▸ **SET EXERCISE**
Can all of these lines be returned exactly?

▸ **Entries on spatial positioning**
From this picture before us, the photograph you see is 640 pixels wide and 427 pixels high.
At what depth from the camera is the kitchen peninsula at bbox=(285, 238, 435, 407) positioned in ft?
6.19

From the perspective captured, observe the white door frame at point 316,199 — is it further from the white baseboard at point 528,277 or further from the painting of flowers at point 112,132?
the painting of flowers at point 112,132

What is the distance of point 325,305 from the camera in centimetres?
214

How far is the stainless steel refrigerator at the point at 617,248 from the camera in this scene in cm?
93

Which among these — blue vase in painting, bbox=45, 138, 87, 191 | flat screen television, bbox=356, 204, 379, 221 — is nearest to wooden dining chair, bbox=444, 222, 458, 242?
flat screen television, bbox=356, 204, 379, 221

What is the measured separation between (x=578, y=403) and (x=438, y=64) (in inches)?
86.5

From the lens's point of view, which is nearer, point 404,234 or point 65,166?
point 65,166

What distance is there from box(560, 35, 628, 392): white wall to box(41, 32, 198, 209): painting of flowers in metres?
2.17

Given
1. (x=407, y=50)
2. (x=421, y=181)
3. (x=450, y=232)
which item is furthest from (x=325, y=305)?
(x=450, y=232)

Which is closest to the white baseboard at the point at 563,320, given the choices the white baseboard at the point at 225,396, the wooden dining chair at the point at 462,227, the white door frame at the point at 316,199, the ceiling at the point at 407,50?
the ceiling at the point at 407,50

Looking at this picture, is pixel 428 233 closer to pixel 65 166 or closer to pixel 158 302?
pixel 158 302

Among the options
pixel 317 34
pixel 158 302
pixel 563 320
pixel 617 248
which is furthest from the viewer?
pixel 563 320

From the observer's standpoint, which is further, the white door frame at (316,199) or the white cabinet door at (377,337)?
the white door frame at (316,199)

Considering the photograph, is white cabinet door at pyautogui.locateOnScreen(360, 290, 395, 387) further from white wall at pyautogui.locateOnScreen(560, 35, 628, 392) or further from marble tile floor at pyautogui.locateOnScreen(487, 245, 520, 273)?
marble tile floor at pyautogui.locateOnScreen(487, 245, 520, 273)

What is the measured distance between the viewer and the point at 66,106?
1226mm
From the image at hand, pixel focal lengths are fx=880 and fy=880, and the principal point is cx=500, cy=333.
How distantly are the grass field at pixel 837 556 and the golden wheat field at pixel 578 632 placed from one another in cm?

▸ **ANSWER TO THE PROBLEM**
From this picture before us, the photograph you see is 640 pixels wide and 427 pixels high.
At what depth from the camera is the kitchen peninsula at bbox=(285, 238, 435, 407) positioned in ft?
6.19

From the perspective captured, observe the white door frame at point 316,199 — is it further from the white baseboard at point 528,277 or further from the painting of flowers at point 112,132?
the painting of flowers at point 112,132

What is the distance of point 325,305 from the camera in centimetres?
214

How far is the stainless steel refrigerator at the point at 617,248 from the camera in this scene in cm?
93

Which among these — blue vase in painting, bbox=45, 138, 87, 191 | flat screen television, bbox=356, 204, 379, 221 — is nearest to wooden dining chair, bbox=444, 222, 458, 242?
flat screen television, bbox=356, 204, 379, 221

What is the measured separation between (x=578, y=403) and (x=438, y=64) (in inches)?
86.5

From the lens's point of view, which is nearer, point 404,234 or point 65,166?
point 65,166

What distance is there from box(560, 35, 628, 392): white wall to box(41, 32, 198, 209): painting of flowers in metres?
2.17

Given
1. (x=407, y=50)
2. (x=421, y=181)
3. (x=450, y=232)
which item is furthest from (x=325, y=305)?
(x=450, y=232)

Which is closest to the white baseboard at the point at 563,320, given the choices the white baseboard at the point at 225,396, the wooden dining chair at the point at 462,227, the white door frame at the point at 316,199, the ceiling at the point at 407,50?
the ceiling at the point at 407,50

Looking at this picture, is pixel 428 233 closer to pixel 65 166 or closer to pixel 158 302?
pixel 158 302

Among the options
pixel 317 34
pixel 158 302
pixel 563 320
pixel 617 248
which is furthest from the viewer?
pixel 563 320

From the observer's standpoint, which is further, the white door frame at (316,199) or the white cabinet door at (377,337)?
the white door frame at (316,199)

Considering the photograph, is white cabinet door at pyautogui.locateOnScreen(360, 290, 395, 387) further from white wall at pyautogui.locateOnScreen(560, 35, 628, 392) or further from marble tile floor at pyautogui.locateOnScreen(487, 245, 520, 273)?
marble tile floor at pyautogui.locateOnScreen(487, 245, 520, 273)

What is the measured distance between the viewer and the point at 66,106?
1226mm
From the image at hand, pixel focal lengths are fx=880 and fy=880, and the principal point is cx=500, cy=333.
How distantly are the grass field at pixel 837 556 and the golden wheat field at pixel 578 632 placed from one another in cm?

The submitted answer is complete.